▶ [ABOUT THIS TASK] What you return must match the records word for word, except that pictures are dropped.

═══ RECORDS FOR THE EXERCISE

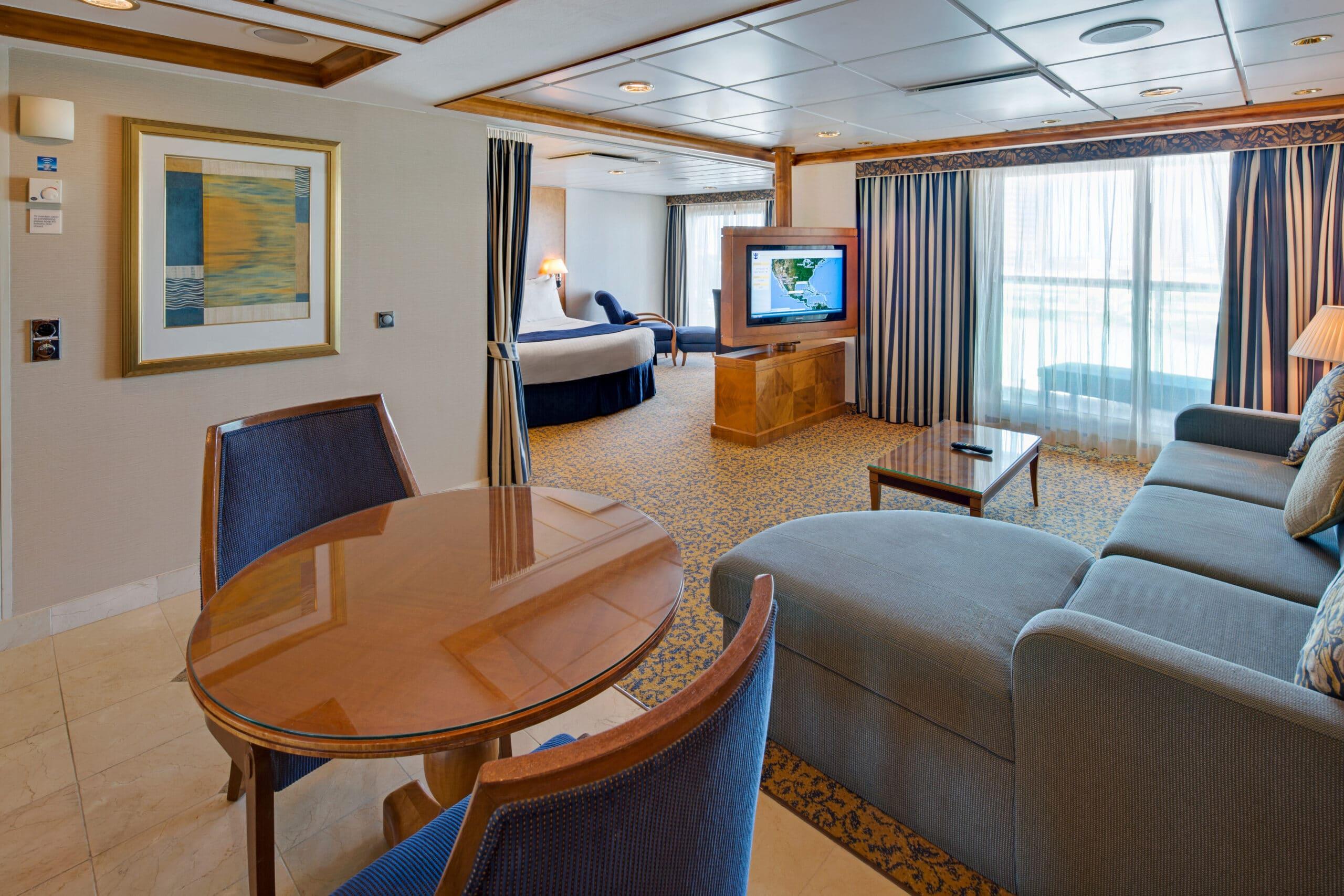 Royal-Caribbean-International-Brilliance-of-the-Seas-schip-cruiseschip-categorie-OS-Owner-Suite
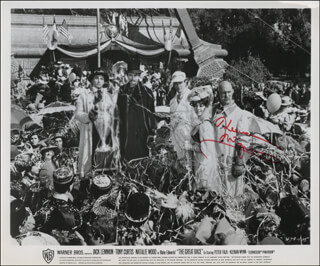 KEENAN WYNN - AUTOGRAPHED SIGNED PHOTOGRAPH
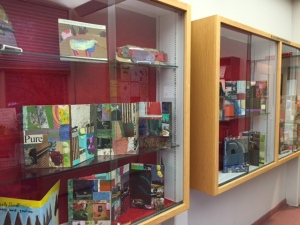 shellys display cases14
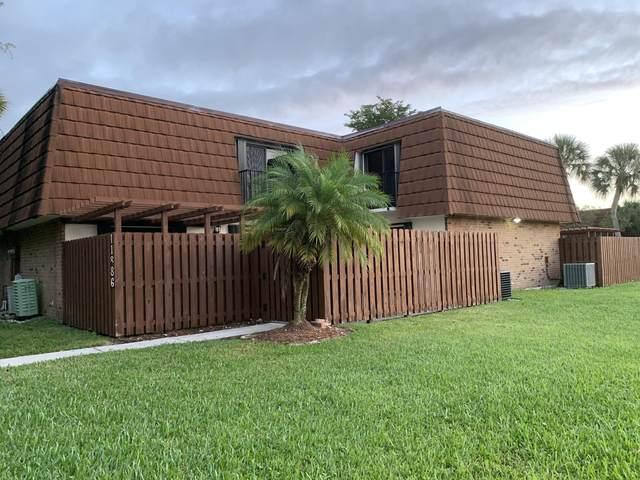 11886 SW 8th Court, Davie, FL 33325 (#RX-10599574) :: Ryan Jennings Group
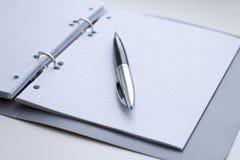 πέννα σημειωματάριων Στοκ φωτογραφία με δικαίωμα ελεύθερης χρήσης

══════

▶ [RESULT OF THE TASK]
 Royal-Caribbean-International-Brilliance-of-the-Seas-schip-cruiseschip-categorie-OS-Owner-Suite
 KEENAN WYNN - AUTOGRAPHED SIGNED PHOTOGRAPH
 shellys display cases14
 11886 SW 8th Court, Davie, FL 33325 (#RX-10599574) :: Ryan Jennings Group
 πέννα σημειωματάριων Στοκ φωτογραφία με δικαίωμα ελεύθερης χρήσης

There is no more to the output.